Initial computed tomography image. A huge mass was observed in segment 8 (A), and an additional mass in segment 6 (B). Perihepatic leakage of contrast (C) was also seen, compatible with rupture of hepatocellular carcinoma.

Fig. 2

(A) Gross findings after segmentectomy of segment 8, and wedge resection of segment 6. (B) Microscopic findings. Microscopic finding showed no viable hepatocellular carcinoma, believed to be due to initial transarterial chemoembolization (H&E: Left, ×10; Right, ×20).

Fig. 3

Computed tomography image shows multiple extrahepatic metastases spleen (A), left adrenal gland (B), back muscle (C), buttock muscle (D), and skin of hepatocellular carcinoma (E).

Fig. 4

Magnetic resonance imaging (A, focal strong enhancing mass at left precentral gyrus) and positron emission tomography image (B, focal fludeoxyglucose hot uptake nodule on left parietal lobe) of brain metastasis. Brain metastasis was treated with radiation therapy. After radiation therapy, tumor had shrunk (C)

Fig. 5

Skin lesion on computed tomography image (A, arrow) and excised mass on buttock (B). (C) Microscopic finding reveals skin metastasis of hepatocellular carcinoma (H&E: Left upper, ×10; Right upper, ×20; Left lower, ×20; Right lower, ×30).

Fig. 6

(A) After diagnosis of multiple metastases, a new skin lesion was identified on the right thumb. (B) Magnetic resonance imaging also shows a pedunculated soft tissue mass.

Fig. 7

(A) Gross findings of multiple extrahepatic metastases after en bloc resection. (B) Microscopic findings reveal metastases of hepatocellular carcinoma (H&E, ×30).

Fig. 8

Remnant metastatic masses are still observed on back muscle (A) and buttock (B).

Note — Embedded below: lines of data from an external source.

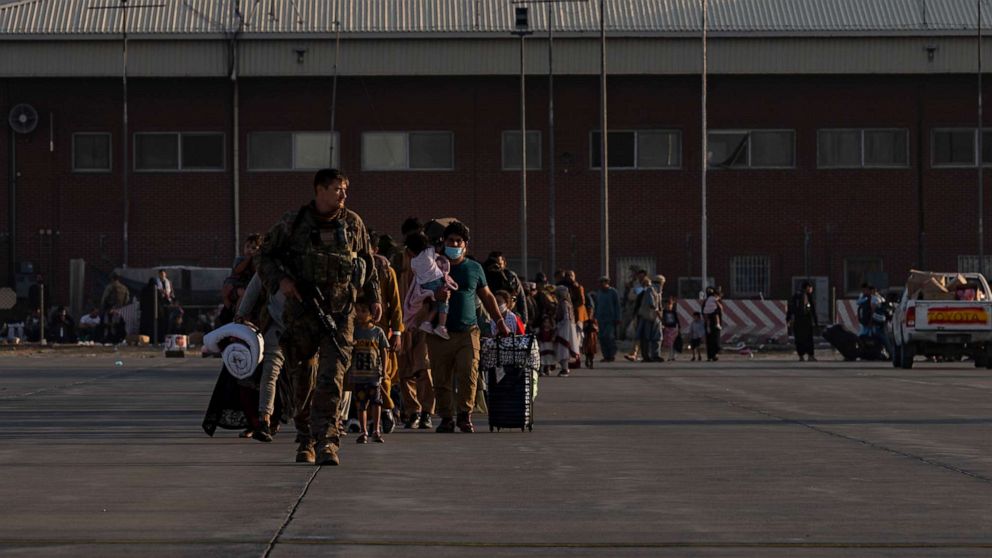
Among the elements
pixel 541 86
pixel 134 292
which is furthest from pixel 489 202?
pixel 134 292

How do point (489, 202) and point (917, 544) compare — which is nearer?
point (917, 544)

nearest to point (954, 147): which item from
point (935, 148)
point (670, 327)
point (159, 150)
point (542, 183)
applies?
point (935, 148)

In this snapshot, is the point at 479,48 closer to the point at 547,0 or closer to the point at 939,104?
the point at 547,0

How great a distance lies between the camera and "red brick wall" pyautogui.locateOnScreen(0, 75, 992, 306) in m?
58.6

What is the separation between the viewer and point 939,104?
5900 centimetres

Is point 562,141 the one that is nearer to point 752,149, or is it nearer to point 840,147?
point 752,149

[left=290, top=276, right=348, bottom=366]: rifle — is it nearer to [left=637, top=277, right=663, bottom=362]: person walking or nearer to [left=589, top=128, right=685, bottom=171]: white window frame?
[left=637, top=277, right=663, bottom=362]: person walking

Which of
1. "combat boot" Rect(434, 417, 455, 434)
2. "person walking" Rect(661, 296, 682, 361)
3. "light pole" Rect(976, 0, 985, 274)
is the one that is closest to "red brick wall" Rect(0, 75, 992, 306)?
"light pole" Rect(976, 0, 985, 274)

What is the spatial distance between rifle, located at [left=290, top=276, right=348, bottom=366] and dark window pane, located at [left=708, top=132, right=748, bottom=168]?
46.9m

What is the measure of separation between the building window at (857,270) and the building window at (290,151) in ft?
49.9

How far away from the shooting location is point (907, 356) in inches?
1366

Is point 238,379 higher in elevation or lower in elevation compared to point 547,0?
lower

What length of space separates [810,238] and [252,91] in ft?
55.0

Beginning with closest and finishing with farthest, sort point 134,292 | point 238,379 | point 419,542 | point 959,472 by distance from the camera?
1. point 419,542
2. point 959,472
3. point 238,379
4. point 134,292
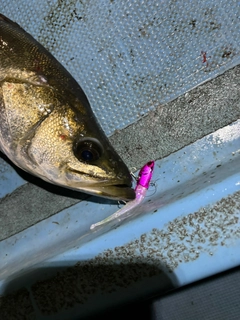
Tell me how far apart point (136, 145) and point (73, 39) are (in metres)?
0.68

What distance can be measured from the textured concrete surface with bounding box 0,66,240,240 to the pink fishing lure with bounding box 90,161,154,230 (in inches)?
2.3

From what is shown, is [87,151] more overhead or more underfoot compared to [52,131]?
more underfoot

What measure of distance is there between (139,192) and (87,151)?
40 centimetres

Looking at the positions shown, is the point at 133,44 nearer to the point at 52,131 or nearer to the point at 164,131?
the point at 164,131

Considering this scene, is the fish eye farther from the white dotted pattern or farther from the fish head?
the white dotted pattern

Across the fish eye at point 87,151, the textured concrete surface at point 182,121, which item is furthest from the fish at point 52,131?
the textured concrete surface at point 182,121

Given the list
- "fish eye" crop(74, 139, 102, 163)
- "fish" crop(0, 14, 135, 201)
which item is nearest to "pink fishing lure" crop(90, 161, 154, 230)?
"fish" crop(0, 14, 135, 201)

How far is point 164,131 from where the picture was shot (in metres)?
1.75

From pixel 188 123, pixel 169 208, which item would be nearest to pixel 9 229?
pixel 169 208

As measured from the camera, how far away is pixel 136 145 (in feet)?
5.86

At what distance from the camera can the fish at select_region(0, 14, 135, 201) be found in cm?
142

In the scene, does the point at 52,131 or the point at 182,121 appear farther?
the point at 182,121

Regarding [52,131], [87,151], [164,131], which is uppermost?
[52,131]

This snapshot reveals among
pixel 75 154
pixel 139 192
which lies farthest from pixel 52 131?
pixel 139 192
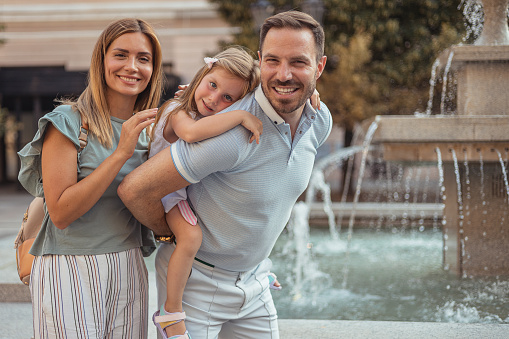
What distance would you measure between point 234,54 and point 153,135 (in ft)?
1.66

Coronal view (C) also shows these masses.

DISCUSSION

Metastatic skin lesion of HCC is rare; fewer than 50 such cases have been reported in the literature with most of them diagnosed histologically by excision biopsy specimen [7]. Cutaneous metastases originating from HCC appear as rather rapidly growing nodules, usually on the scalp, chest, and shoulder. They appear as single or multiple, firm, painless, nonulcerative, reddish-blue nodules, measuring 1 to 2.5 cm in diameter [8]. Especially in cases of skin metastasis of HCC caused by systemic spread of disease, indicating the strong possibility of metastases in other regions of the body, the prognosis is dismal [5,6]. In addition, in this case, the patient had multiple metastatic lesions, including skin metastasis. Despite these poor prognostic factors, this patient seemed to have good tumor biology, for example, 100% tumor necrosis after initial TACE, recurrence after long period, good response to treatment after multiple site recurrence, and not highly elevated AFP. This favorable tumor biology may be an important factor of long-term survival in this patient.

In treatment of advanced HCC, to date, the only drug that has successfully made it into a phase III trial is sorafenib. Sorafenib is an oral multikinase inhibitor blocking tumor cell proliferation and angiogenesis by targeting the serine/threonine kinases Raf-1/B-Raf and the tyrosine kinases of vascular endothelial growth factor receptor-2/-3 and Platelet-derived growth factor receptors-b. Median survival and the time to radiologic progression were nearly three months longer for patients treated with sorafenib than for those who received placebo [9]. In this case, after diagnosis of multiple metastases, he was treated with sorafenib. Although we performed successful resection of intraabdominal metastatic masses, remnant tumors remain (brain, back muscle, and buttock muscle). Therefore, further survival of this patient is mainly dependent on sorafenib.